My other key change this year was taking a temporary hiatus from traditional collard greens, and experimenting instead with kale. I used three different kinds of kale (baby Red Russian River, Lacianto (or Dinosaur kale) , and green curly kale.) Although both kale and collards are super nutritious, kale has more significantly more Vitamin A, Vitamin K, and Vitamin C. Kale also contains more calcium and iron than collards, so I think that probably gives kale the nutritional edge for vegans, who need to rely on plant-based sources for these two essential minerals. All of my kale was organic (thank you, Earth Fare, for putting this essential green on sale this week for 99 cents per pound!), and when cooked thoroughly to please my hubby’s “Southern tongue”, it almost made him forgive me for not making my traditional collards.
So, what does it mean to be 80% vegan? If the average person eats 21 meals per week, that means that 17 meals could be vegan, and 4 could be non-vegan. Or it could mean that 80% of the food on your plate is plant-based. That’s how it worked out yesterday for me. I was not going to abandon my traditional skillet corn bread, just because the entire pan of corn bread contained one egg, buttermilk, and unsalted butter. (Yes, I promise to work on developing a vegan corn bread recipe in the very near future!)
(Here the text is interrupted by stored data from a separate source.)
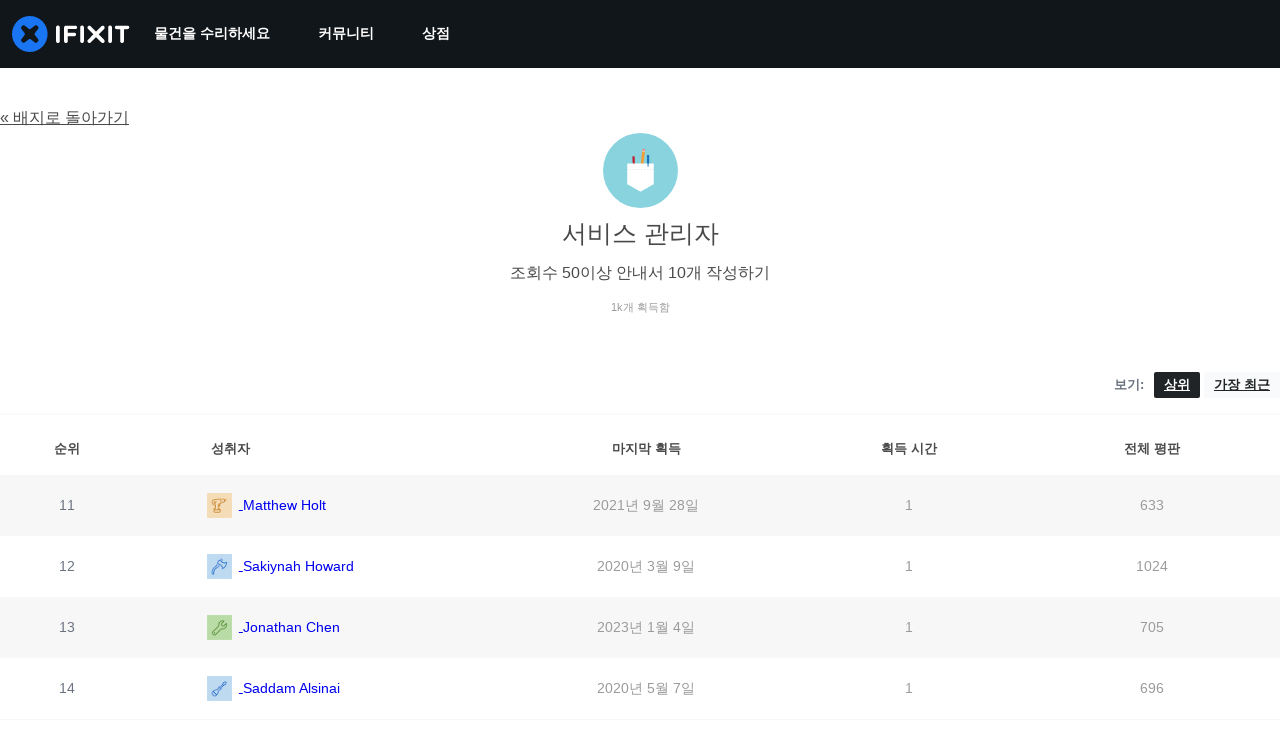

--- FILE ---
content_type: image/svg+xml
request_url: https://assets.cdn.ifixit.com/static/images/badges/service-manager.svg
body_size: 798
content:
<?xml version="1.0" encoding="utf-8"?>
<!-- Generator: Adobe Illustrator 18.1.1, SVG Export Plug-In . SVG Version: 6.00 Build 0)  -->
<svg version="1.1" id="Layer_1" xmlns="http://www.w3.org/2000/svg" xmlns:xlink="http://www.w3.org/1999/xlink" x="0px" y="0px"
	 viewBox="0 0 360 360" enable-background="new 0 0 360 360" xml:space="preserve">
<g>
	<circle fill="#88D3DE" cx="180" cy="180" r="180"/>
	<g>
		
			<rect x="143.6" y="111.8" transform="matrix(0.9992 -4.044201e-02 4.044201e-02 0.9992 -6.8407 6.1588)" fill="#BE1E2D" width="10.4" height="120.7"/>
		<rect x="210.8" y="105.6" fill="#1C75BC" width="11" height="145.1"/>
		<g>
			<path fill="#F3786F" d="M199,77.5l-6.6-0.7c-1.6-0.2-3.1,1.1-3.3,2.9l-0.9,8c-0.2,1.8,0.9,3.4,2.6,3.6l6.6,0.7
				c1.6,0.2,3.1-1.1,3.3-2.9l0.9-8C201.8,79.3,200.7,77.7,199,77.5z"/>
			<g>
				<polygon fill="#F39C33" points="189,194.7 176.5,193.3 188.4,86.4 200.9,87.8 				"/>
				<polygon fill="#FFEABB" points="189,194.7 181.2,208.3 176.5,193.3 				"/>
				<polygon fill="#636464" points="185.1,201.5 181.2,208.3 178.8,200.8 				"/>
				<g>
					<polygon fill="#FFEABB" points="176.5,193.3 178.9,190.4 180.7,193.8 					"/>
					<polygon fill="#FFEABB" points="180.7,193.8 183.1,190.9 184.8,194.2 					"/>
					<polygon fill="#FFEABB" points="184.8,194.2 187.2,191.4 189,194.7 					"/>
				</g>
			</g>
			<polygon fill="#E2E2E2" points="200.6,90.3 188.1,88.9 188.7,83.6 201.2,85 			"/>
		</g>
		<polygon fill="#FFFFFF" points="243.6,245.6 180,281.7 116.4,245.6 116.4,145.8 243.6,145.8 		"/>
		<g>
			<rect x="116.4" y="173.5" fill="#ACACAC" width="3.4" height="1.7"/>
			<path fill="#ACACAC" d="M231.6,175.2h-7v-1.7h7V175.2z M217.6,175.2h-7v-1.7h7V175.2z M203.7,175.2h-7v-1.7h7V175.2z
				 M189.7,175.2h-7v-1.7h7V175.2z M175.7,175.2h-7v-1.7h7V175.2z M161.8,175.2h-7v-1.7h7V175.2z M147.8,175.2h-7v-1.7h7V175.2z
				 M133.8,175.2h-7v-1.7h7V175.2z"/>
			<rect x="238.6" y="173.5" fill="#ACACAC" width="3.4" height="1.7"/>
		</g>
		<rect x="214" y="141.5" fill="#1C75BC" width="4.6" height="20.4"/>
		<g opacity="0.35">
			<line fill="#2B3990" x1="218.8" y1="144.4" x2="218.8" y2="135.5"/>
			<polygon fill="#2B3990" points="218.3,144.4 218.8,135.5 219.2,144.4 			"/>
		</g>
		<g opacity="0.35">
			<line fill="#2B3990" x1="213.8" y1="144.4" x2="213.8" y2="135.5"/>
			<polygon fill="#2B3990" points="213.4,144.4 213.8,135.5 214.2,144.4 			"/>
		</g>
	</g>
</g>
</svg>


--- FILE ---
content_type: text/json
request_url: https://conf.config-security.com/model
body_size: 87
content:
{"title":"recommendation AI model (keras)","structure":"release_id=0x48:64:68:77:2a:26:20:31:49:4a:67:5f:7f:2a:7d:55:34:7d:6c:3a:78:38:40:75:28:7c:6e:4b:70;keras;alpvbnemsz6o043jfs0rt0mf21yg9oj91k7ud86dcz753s9o69j7mb6v48faak6zaw6k3w7t","weights":"../weights/48646877.h5","biases":"../biases/48646877.h5"}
So, even though this recipe didn’t make it to you in time for New Year’s Day, if you want to try to eat vegan meals more often in 2016, I think it’s a winner any day of the year!
- 2 10-ounce containers of fresh organic black-eyed peas or 3 cups of dried organic black-eyed peas
- 3–4 cloves garlic
- 2 bay leaves
- 1 tablespoon sea salt (only if you are using fresh black eyed-peas)
- 2 tablespoons extra virgin olive oil
- 1 onion, chopped
- 2 cloves garlic, minced
- 2 bay leaves
- 2 stalks celery, minced
- 1 red bell pepper, chopped
- 28-ounce can diced tomatoes
- Sea salt and freshly ground black pepper
- ¼ teaspoon cloves
- 4 Artisian Tofurky Andouille Sausage, sliced
- 4–5 sprigs of fresh thyme, leaves removed
- 4–5 sprigs of fresh parsley, finely minced
- Sea salt and freshly ground black pepper
- Cooked brown rice
- In a pot with a cover, cook the fresh black-eyed peas, whole garlic cloves, and bay leaves in boiling water, salted with 1 tablespoon of sea salt, for 50–60 minutes until tender. If you are using dried black-eyed peas, you need to first soak them overnight. Drain and rinse well. Put the soaked black-eyed peas, garlic cloves, and bay leaves in a large pot or Dutch oven with just enough water to cover. Do not add salt to the water if you are cooking dried beans. Cook for at least 2 hours until tender, and then add a little sea salt to taste.
- While the black-eyed peas are cooking, heat a large skillet. Add the olive oil, and sauté the onion until translucent. Follow with the garlic, bay leaves, celery, and red bell pepper. After about 10 minutes, add the tomatoes, salt, pepper, and, cloves. Continue cooking for about 5–10 more minutes. Put everything except the black-eyed peas in a slow cooker.
- Cook on high for about 2 hours. Add the black-eyed peas and continue cooking for another hour.
- About thirty minutes before you're ready to serve, turn the slow cooker to low, and add the sliced sausage.
- Right before serving, add the thyme leaves and parsley, adjust for seasoning and serve over brown rice.